Reactions to this system have been extreme. Google Korea chose to sidestep the issue by blocking users of the Korean YouTube site from uploading videos or posting comments, angering the Korea Communication Commission (KCC). KInternet, an industry lobby of 150 Internet companies, including NHN, the operator of Naver, Daum, Google Korea, and Yahoo Korea, announced a statement denouncing the controversial action. Popular bloggers, some of whom had already closed down their Korea-based blogs in protest of the blogger Minerva being arrested earlier this year for spreading false rumors on the Internet, made quite a show of moving to sites such as blogger.com, which are hosted outside of Korea.
This is no way to run a democracy. According to the official statement by Google Korea, the issue is with the freedom of expression on the Internet, which is why they chose to block all content contributions from YouTube Korea. The response from the KCC, according to an anonymous official, was that the KCC was “in an uproar” over Google's April 9 decision. “The people higher up said that they could not just leave Google alone and told us to find something to punish them with, so the related team is researching possible illegalities,” the official said, according to the online edition of the Hankyoreh. In the spirit of this new brand of highly-regulated online communiation, it would only be fair for this nameless KCC official to submit his first and last name and social security number to this magazine at his earliest convenience.

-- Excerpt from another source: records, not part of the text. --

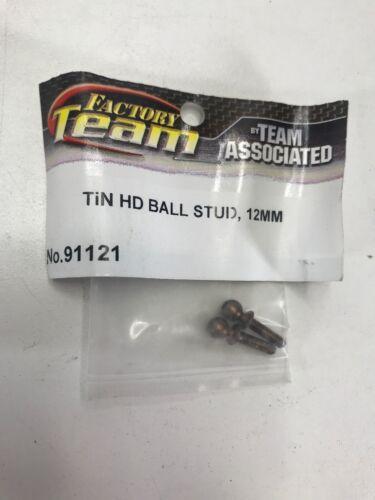 NEW Team Associated 12mm Titanium Nitride Heavy Duty Ballstuds 91121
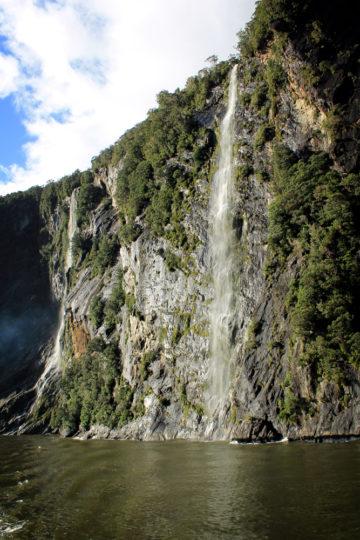 Milford Sound waterfalls, New Zealand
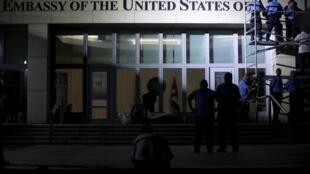 Bandeira americana chega a Cuba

In a country with such advanced Internet infrastructure, whose citizens used to poke fun at their Chinese neighbors for the Great Firewall of China, this paradigm shift is nothing short of repulsive. The heavy-handed actions of this administration against the freedom of expression on the Internet can help no one, because the Internet is larger than any one government, and those which fight against it fight a losing battle. The migration of Korean users to non-Korean internet sites is just one indicator of this phenomenon. Each government in the world, not only the Korean government, will have to learn to live with the quick and free exchange of information, because it cannot be cut off with legislation.